TASK INPUTS:

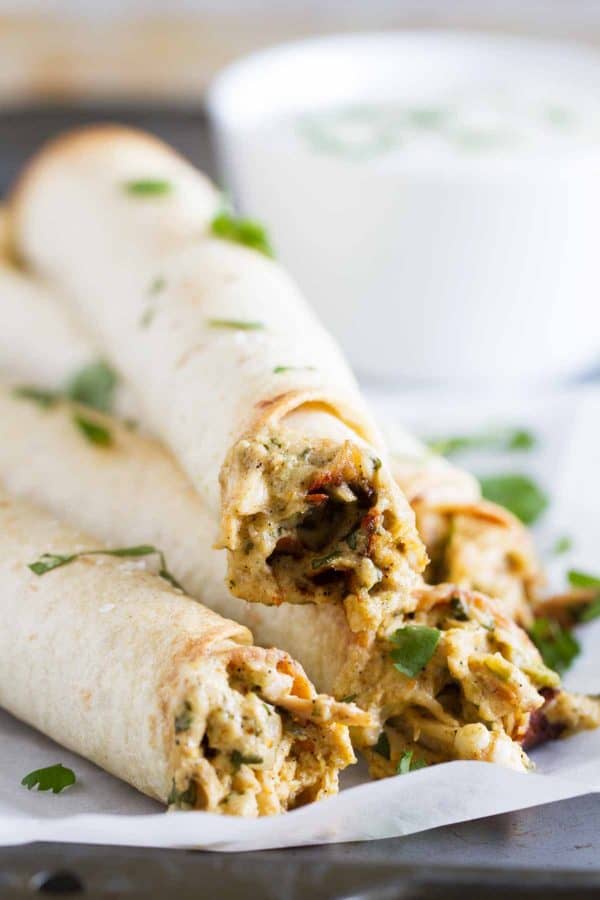 If you are looking for a chicken dinner that will satisfy both kids and adults, these Baked Creamy Chicken Taquitos are your answer! Creamy and flavorful and served with a delicious dressing, everyone loves this dinner idea!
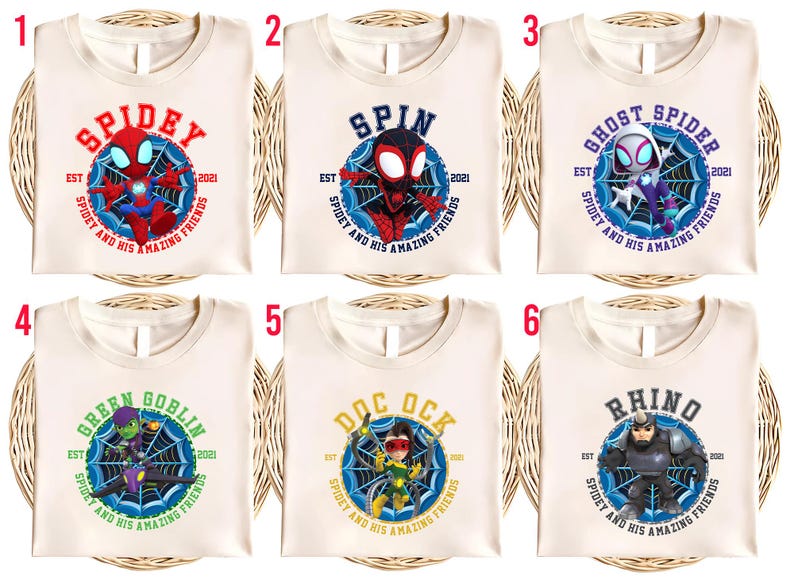 Puede incluir: Seis camisetas color crema con diferentes dise&ntilde;os de superh&eacute;roes. Cada camiseta presenta el nombre de un personaje en un c&iacute;rculo con un dise&ntilde;o de telara&ntilde;a y el texto "Spidey and His Amazing Friends". Los personajes incluyen Spidey, Spin, Ghost Spider, Green Goblin, Doc Ock y Rhino.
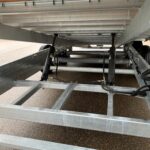 Underside view of a metal trailer frame showing hydraulic suspension, beams, and wheels in the background.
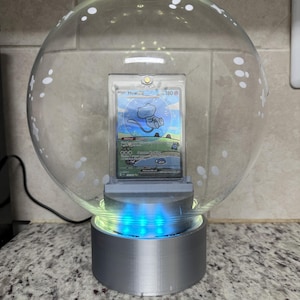 Op de afbeelding: Een heldere, bolvormige displaycase met een Pokémon-verzamelkaart erin. De kaart toont een blauw Mew-personage. De basis is zilverkleurig met blauwe LED-verlichting. De bovenkant van de bol heeft witte decoratieve stippen.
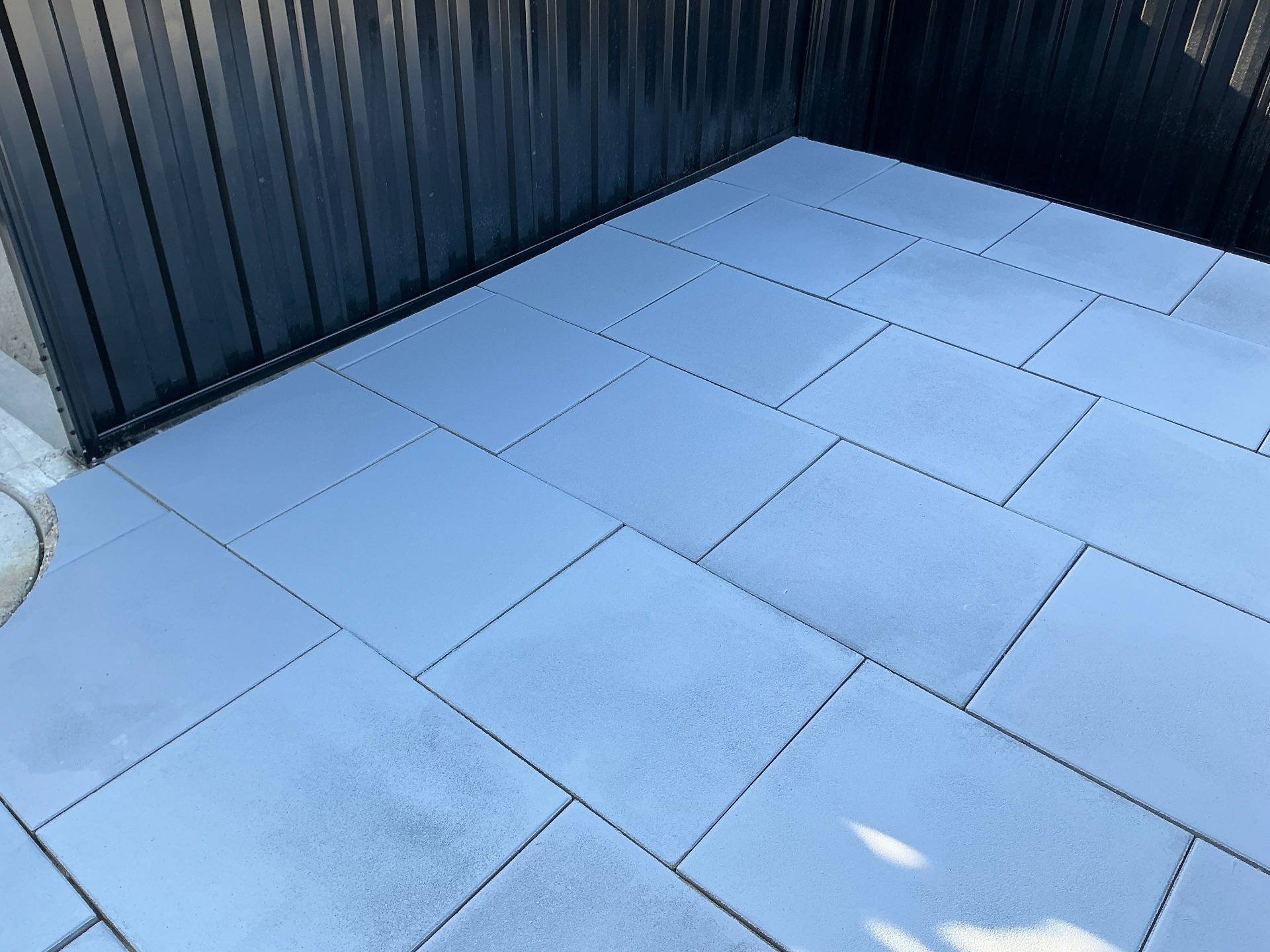 Finished slabs meeting the back fence corner with a clean edge cut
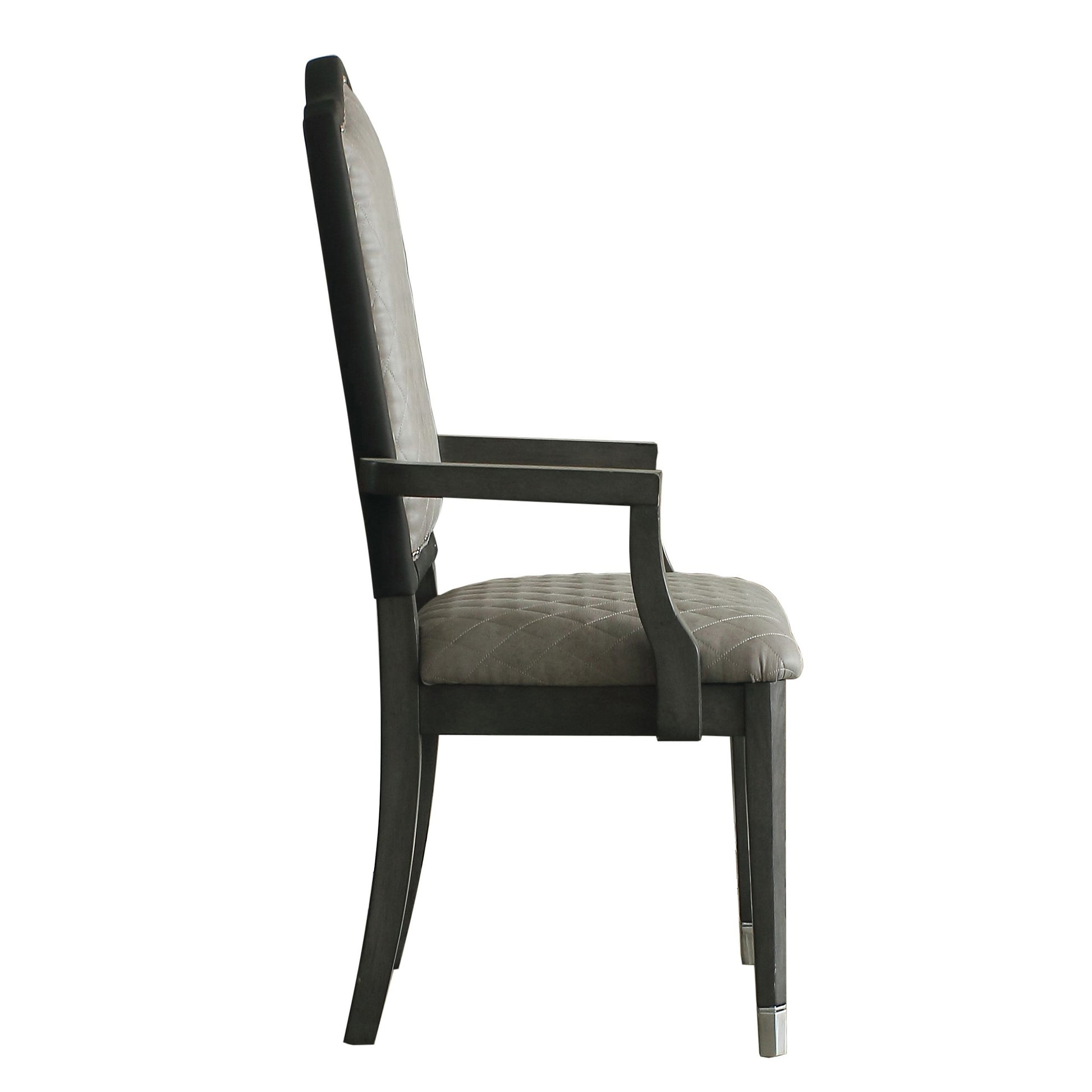Tufted grey upholstered dining chair with dark wood frame and metal accents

WORK REQUEST:
Rewrite every line of the data above with "dinner" changed to "supper" and everything else left as it is, leaving out the pictures.

ANSWER TO THE PROBLEM:
 If you are looking for a chicken supper that will satisfy both kids and adults, these Baked Creamy Chicken Taquitos are your answer! Creamy and flavorful and served with a delicious dressing, everyone loves this supper idea!
 Puede incluir: Seis camisetas color crema con diferentes dise&ntilde;os de superh&eacute;roes. Cada camiseta presenta el nombre de un personaje en un c&iacute;rculo con un dise&ntilde;o de telara&ntilde;a y el texto "Spidey and His Amazing Friends". Los personajes incluyen Spidey, Spin, Ghost Spider, Green Goblin, Doc Ock y Rhino.
 Underside view of a metal trailer frame showing hydraulic suspension, beams, and wheels in the background.
 Op de afbeelding: Een heldere, bolvormige displaycase met een Pokémon-verzamelkaart erin. De kaart toont een blauw Mew-personage. De basis is zilverkleurig met blauwe LED-verlichting. De bovenkant van de bol heeft witte decoratieve stippen.
 Finished slabs meeting the back fence corner with a clean edge cut
Tufted grey upholstered dining chair with dark wood frame and metal accents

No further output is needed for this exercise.